Goal of the exercise: Could you convert every line of the material below into a JSON list of strings, one string per line, leaving out blank lines?
══ Dataset records ══
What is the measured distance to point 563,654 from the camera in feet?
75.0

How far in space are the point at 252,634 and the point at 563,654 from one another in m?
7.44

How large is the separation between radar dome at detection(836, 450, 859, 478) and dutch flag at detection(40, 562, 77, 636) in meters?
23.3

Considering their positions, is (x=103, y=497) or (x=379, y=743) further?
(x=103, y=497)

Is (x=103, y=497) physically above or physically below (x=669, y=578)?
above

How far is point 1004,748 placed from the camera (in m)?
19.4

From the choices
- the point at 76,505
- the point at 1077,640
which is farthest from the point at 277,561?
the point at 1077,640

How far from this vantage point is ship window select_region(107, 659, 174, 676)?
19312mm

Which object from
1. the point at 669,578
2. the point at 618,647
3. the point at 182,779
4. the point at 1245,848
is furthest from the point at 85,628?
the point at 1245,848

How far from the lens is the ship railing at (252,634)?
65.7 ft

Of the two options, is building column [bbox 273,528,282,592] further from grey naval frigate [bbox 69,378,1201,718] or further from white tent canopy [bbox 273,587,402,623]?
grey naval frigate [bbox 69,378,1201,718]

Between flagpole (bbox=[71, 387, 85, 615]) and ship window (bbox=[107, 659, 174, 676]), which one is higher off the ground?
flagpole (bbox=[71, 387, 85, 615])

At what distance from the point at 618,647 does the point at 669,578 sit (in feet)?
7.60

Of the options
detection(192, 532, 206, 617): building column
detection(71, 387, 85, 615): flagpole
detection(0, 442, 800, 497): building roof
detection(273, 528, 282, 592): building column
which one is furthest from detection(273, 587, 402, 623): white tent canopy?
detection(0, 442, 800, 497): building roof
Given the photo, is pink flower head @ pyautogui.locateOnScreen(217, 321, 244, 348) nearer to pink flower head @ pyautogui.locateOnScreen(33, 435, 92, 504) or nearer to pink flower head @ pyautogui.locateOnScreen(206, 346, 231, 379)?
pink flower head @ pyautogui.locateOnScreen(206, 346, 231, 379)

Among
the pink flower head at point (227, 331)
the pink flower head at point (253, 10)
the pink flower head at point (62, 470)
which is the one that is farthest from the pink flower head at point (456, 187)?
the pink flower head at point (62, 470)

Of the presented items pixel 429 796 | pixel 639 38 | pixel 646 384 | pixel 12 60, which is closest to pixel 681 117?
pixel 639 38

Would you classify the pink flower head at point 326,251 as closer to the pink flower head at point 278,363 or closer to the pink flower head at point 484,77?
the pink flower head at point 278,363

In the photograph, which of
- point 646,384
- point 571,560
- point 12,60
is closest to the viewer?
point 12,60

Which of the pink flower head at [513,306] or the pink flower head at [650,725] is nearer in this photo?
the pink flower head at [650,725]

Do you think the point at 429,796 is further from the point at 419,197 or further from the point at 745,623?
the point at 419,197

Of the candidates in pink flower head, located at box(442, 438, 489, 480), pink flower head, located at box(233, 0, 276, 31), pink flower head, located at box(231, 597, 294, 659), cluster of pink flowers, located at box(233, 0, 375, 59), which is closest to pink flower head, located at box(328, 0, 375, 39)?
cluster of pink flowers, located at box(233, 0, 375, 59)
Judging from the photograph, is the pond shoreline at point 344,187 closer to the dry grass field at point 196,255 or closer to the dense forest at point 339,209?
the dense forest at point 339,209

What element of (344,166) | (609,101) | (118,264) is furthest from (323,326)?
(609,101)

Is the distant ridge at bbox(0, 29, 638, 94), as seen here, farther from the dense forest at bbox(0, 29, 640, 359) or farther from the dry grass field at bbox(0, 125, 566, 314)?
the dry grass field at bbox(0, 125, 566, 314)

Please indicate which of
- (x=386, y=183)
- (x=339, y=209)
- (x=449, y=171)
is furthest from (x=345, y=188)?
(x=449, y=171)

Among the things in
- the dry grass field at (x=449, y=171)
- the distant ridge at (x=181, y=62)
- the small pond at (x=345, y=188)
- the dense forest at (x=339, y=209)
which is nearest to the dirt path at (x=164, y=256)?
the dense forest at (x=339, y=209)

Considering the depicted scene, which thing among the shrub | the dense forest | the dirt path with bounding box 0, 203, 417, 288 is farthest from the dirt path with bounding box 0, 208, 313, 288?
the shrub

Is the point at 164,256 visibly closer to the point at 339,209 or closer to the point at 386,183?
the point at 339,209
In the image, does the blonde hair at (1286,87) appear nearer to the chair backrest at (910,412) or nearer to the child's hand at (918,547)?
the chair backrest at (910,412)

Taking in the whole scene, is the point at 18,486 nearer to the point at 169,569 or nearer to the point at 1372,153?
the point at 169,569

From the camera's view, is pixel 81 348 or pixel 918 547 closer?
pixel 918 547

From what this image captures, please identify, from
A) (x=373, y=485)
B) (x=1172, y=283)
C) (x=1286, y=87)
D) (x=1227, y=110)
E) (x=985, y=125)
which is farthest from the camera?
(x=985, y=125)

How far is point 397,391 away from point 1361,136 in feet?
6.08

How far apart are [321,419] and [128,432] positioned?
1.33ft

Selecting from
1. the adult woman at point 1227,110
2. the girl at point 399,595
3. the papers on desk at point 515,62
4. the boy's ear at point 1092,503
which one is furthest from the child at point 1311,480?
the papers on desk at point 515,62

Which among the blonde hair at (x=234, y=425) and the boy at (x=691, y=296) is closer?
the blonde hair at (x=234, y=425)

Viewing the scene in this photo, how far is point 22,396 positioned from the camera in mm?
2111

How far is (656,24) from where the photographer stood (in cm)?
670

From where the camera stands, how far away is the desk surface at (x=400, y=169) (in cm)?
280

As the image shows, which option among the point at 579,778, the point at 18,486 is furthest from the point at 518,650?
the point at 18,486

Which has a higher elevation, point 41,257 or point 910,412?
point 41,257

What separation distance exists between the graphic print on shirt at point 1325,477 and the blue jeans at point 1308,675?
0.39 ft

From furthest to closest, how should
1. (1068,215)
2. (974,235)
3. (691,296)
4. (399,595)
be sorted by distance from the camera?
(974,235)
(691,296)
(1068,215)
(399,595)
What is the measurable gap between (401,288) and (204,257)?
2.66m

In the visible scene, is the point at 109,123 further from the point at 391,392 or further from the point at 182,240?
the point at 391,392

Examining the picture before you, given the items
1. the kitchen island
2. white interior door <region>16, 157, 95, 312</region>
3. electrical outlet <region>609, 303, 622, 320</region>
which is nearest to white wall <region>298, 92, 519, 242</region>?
═══
The response:
[
  "What is the measured distance to point 563,654 from the camera in feet?",
  "75.0",
  "How far in space are the point at 252,634 and the point at 563,654 from one another in m?",
  "7.44",
  "How large is the separation between radar dome at detection(836, 450, 859, 478) and dutch flag at detection(40, 562, 77, 636) in meters?",
  "23.3",
  "Considering their positions, is (x=103, y=497) or (x=379, y=743) further?",
  "(x=103, y=497)",
  "Is (x=103, y=497) physically above or physically below (x=669, y=578)?",
  "above",
  "How far is point 1004,748 placed from the camera (in m)?",
  "19.4",
  "From the choices",
  "- the point at 76,505",
  "- the point at 1077,640",
  "which is farthest from the point at 277,561?",
  "the point at 1077,640",
  "How far from this vantage point is ship window select_region(107, 659, 174, 676)?",
  "19312mm",
  "Which object from",
  "1. the point at 669,578",
  "2. the point at 618,647",
  "3. the point at 182,779",
  "4. the point at 1245,848",
  "is furthest from the point at 85,628?",
  "the point at 1245,848",
  "How far from the lens is the ship railing at (252,634)?",
  "65.7 ft",
  "Of the two options, is building column [bbox 273,528,282,592] further from grey naval frigate [bbox 69,378,1201,718] or further from white tent canopy [bbox 273,587,402,623]?",
  "grey naval frigate [bbox 69,378,1201,718]",
  "Between flagpole (bbox=[71, 387, 85, 615]) and ship window (bbox=[107, 659, 174, 676]), which one is higher off the ground?",
  "flagpole (bbox=[71, 387, 85, 615])",
  "At what distance from the point at 618,647 does the point at 669,578 sit (in feet)?",
  "7.60",
  "Of the options",
  "detection(192, 532, 206, 617): building column",
  "detection(71, 387, 85, 615): flagpole",
  "detection(0, 442, 800, 497): building roof",
  "detection(273, 528, 282, 592): building column",
  "which one is furthest from detection(273, 587, 402, 623): white tent canopy?",
  "detection(0, 442, 800, 497): building roof",
  "Given the photo, is pink flower head @ pyautogui.locateOnScreen(217, 321, 244, 348) nearer to pink flower head @ pyautogui.locateOnScreen(33, 435, 92, 504) or nearer to pink flower head @ pyautogui.locateOnScreen(206, 346, 231, 379)?",
  "pink flower head @ pyautogui.locateOnScreen(206, 346, 231, 379)",
  "Among",
  "the pink flower head at point (227, 331)",
  "the pink flower head at point (253, 10)",
  "the pink flower head at point (62, 470)",
  "which is the one that is farthest from the pink flower head at point (456, 187)?",
  "the pink flower head at point (62, 470)",
  "Of the presented items pixel 429 796 | pixel 639 38 | pixel 646 384 | pixel 12 60, which is closest to pixel 681 117?",
  "pixel 639 38",
  "Would you classify the pink flower head at point 326,251 as closer to the pink flower head at point 278,363 or closer to the pink flower head at point 484,77?",
  "the pink flower head at point 278,363",
  "In the photograph, which of",
  "- point 646,384",
  "- point 571,560",
  "- point 12,60",
  "is closest to the viewer?",
  "point 12,60",
  "Which of the pink flower head at [513,306] or the pink flower head at [650,725] is nearer in this photo?",
  "the pink flower head at [650,725]",
  "Do you think the point at 429,796 is further from the point at 419,197 or further from the point at 745,623?",
  "the point at 419,197",
  "Of the candidates in pink flower head, located at box(442, 438, 489, 480), pink flower head, located at box(233, 0, 276, 31), pink flower head, located at box(231, 597, 294, 659), cluster of pink flowers, located at box(233, 0, 375, 59), which is closest to pink flower head, located at box(328, 0, 375, 39)?",
  "cluster of pink flowers, located at box(233, 0, 375, 59)",
  "Judging from the photograph, is the pond shoreline at point 344,187 closer to the dry grass field at point 196,255 or closer to the dense forest at point 339,209?",
  "the dense forest at point 339,209",
  "What element of (344,166) | (609,101) | (118,264) is furthest from (323,326)?",
  "(609,101)",
  "Is the distant ridge at bbox(0, 29, 638, 94), as seen here, farther from the dense forest at bbox(0, 29, 640, 359) or farther from the dry grass field at bbox(0, 125, 566, 314)?",
  "the dry grass field at bbox(0, 125, 566, 314)",
  "Please indicate which of",
  "- (x=386, y=183)",
  "- (x=339, y=209)",
  "- (x=449, y=171)",
  "is furthest from (x=345, y=188)?",
  "(x=449, y=171)",
  "Among the things in",
  "- the dry grass field at (x=449, y=171)",
  "- the distant ridge at (x=181, y=62)",
  "- the small pond at (x=345, y=188)",
  "- the dense forest at (x=339, y=209)",
  "which is nearest to the dirt path at (x=164, y=256)?",
  "the dense forest at (x=339, y=209)",
  "Considering the depicted scene, which thing among the shrub | the dense forest | the dirt path with bounding box 0, 203, 417, 288 is farthest from the dirt path with bounding box 0, 208, 313, 288?",
  "the shrub",
  "Is the point at 164,256 visibly closer to the point at 339,209 or closer to the point at 386,183?",
  "the point at 339,209",
  "In the image, does the blonde hair at (1286,87) appear nearer to the chair backrest at (910,412) or nearer to the child's hand at (918,547)?",
  "the chair backrest at (910,412)",
  "Taking in the whole scene, is the point at 18,486 nearer to the point at 169,569 or nearer to the point at 1372,153?",
  "the point at 169,569",
  "From the camera's view, is pixel 81 348 or pixel 918 547 closer?",
  "pixel 918 547",
  "From what this image captures, please identify, from",
  "A) (x=373, y=485)",
  "B) (x=1172, y=283)",
  "C) (x=1286, y=87)",
  "D) (x=1227, y=110)",
  "E) (x=985, y=125)",
  "which is farthest from the camera?",
  "(x=985, y=125)",
  "How far is point 397,391 away from point 1361,136 in feet?",
  "6.08",
  "How far apart are [321,419] and [128,432] positioned?",
  "1.33ft",
  "Selecting from",
  "1. the adult woman at point 1227,110",
  "2. the girl at point 399,595",
  "3. the papers on desk at point 515,62",
  "4. the boy's ear at point 1092,503",
  "which one is furthest from the child at point 1311,480?",
  "the papers on desk at point 515,62",
  "Which among the blonde hair at (x=234, y=425) and the boy at (x=691, y=296) is closer?",
  "the blonde hair at (x=234, y=425)",
  "Viewing the scene in this photo, how far is point 22,396 positioned from the camera in mm?",
  "2111",
  "How far is (656,24) from where the photographer stood (in cm)?",
  "670",
  "From where the camera stands, how far away is the desk surface at (x=400, y=169) (in cm)?",
  "280",
  "As the image shows, which option among the point at 579,778, the point at 18,486 is furthest from the point at 518,650?",
  "the point at 18,486",
  "Which has a higher elevation, point 41,257 or point 910,412?",
  "point 41,257",
  "What separation distance exists between the graphic print on shirt at point 1325,477 and the blue jeans at point 1308,675?",
  "0.39 ft",
  "From furthest to closest, how should",
  "1. (1068,215)",
  "2. (974,235)",
  "3. (691,296)",
  "4. (399,595)",
  "be sorted by distance from the camera?",
  "(974,235)",
  "(691,296)",
  "(1068,215)",
  "(399,595)",
  "What is the measurable gap between (401,288) and (204,257)?",
  "2.66m",
  "In the visible scene, is the point at 109,123 further from the point at 391,392 or further from the point at 182,240?",
  "the point at 391,392",
  "Examining the picture before you, given the items",
  "1. the kitchen island",
  "2. white interior door <region>16, 157, 95, 312</region>",
  "3. electrical outlet <region>609, 303, 622, 320</region>",
  "which is nearest to white wall <region>298, 92, 519, 242</region>?"
]